Add pprof endpoint to pilot-agent

New pprof profiling debug endpoints were added to pilot-agent for easier debugging of performance issues, memory leaks, etc.

Allow gRPC logging for pilot

gRPC logging can be enabled for pilot with the --log_output_level=grpc:debug setting.

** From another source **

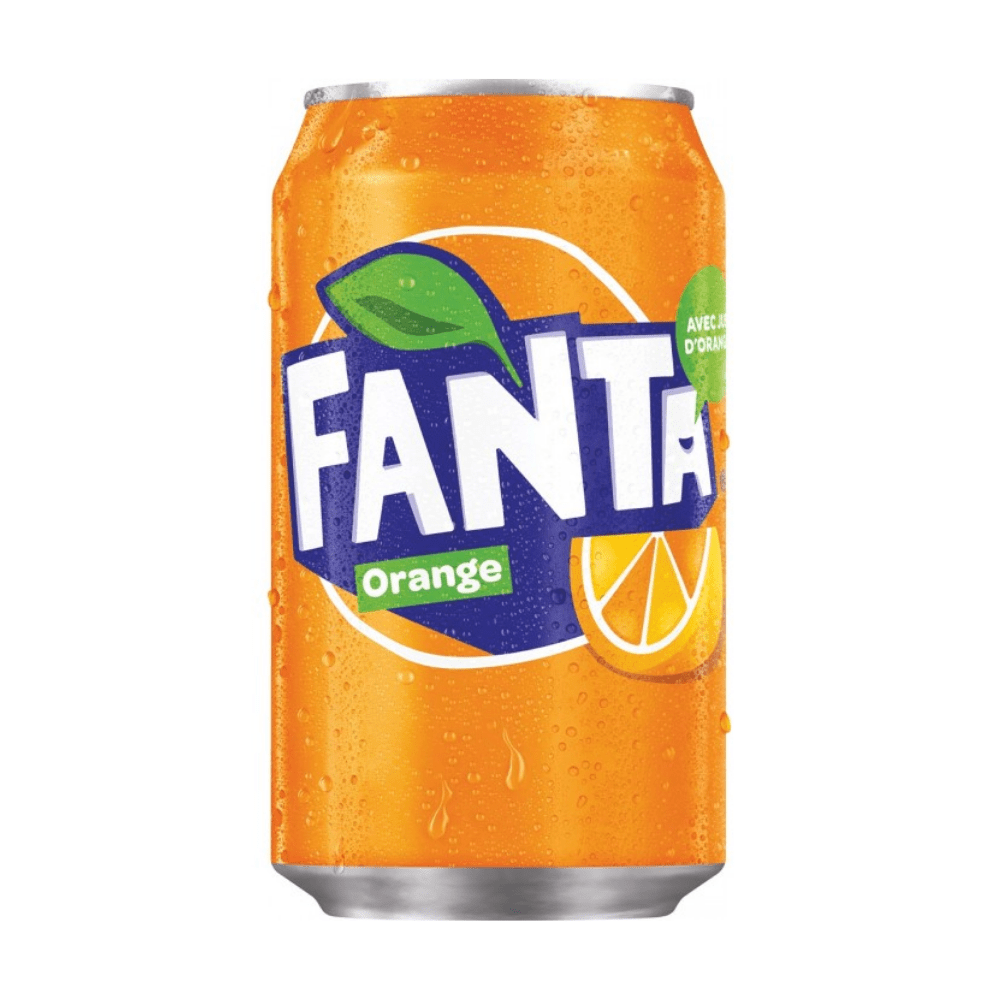 Fanta Orange 24×33CL - Afbeelding 1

DestinationRule inheritance

If you are familiar with the PeerAuthentication and Sidecar Istio resources, you might know that there are mesh-level, namespace-level, and workload-level customizations for them. The settings are inherited from their "parents" by default, and the "child" CRs can override those settings. The same architecture now applies for DestinationRules as well, support for DestinationRule inheritance from mesh/namespace level were added. The feature is off by default and can be enabled with the PILOT_ENABLE_DESTINATION_RULE_INHERITANCE environment variable in istiod.

Mirroring of images on gcr.io

Last, but not least, to mitigate DockerHub's rate limiting restrictions, all Istio images are published to gcr.io/istio-release as well.

Takeaway

Istio 1.9 mostly improved operational stability, which will likely help increase production adoption in the future.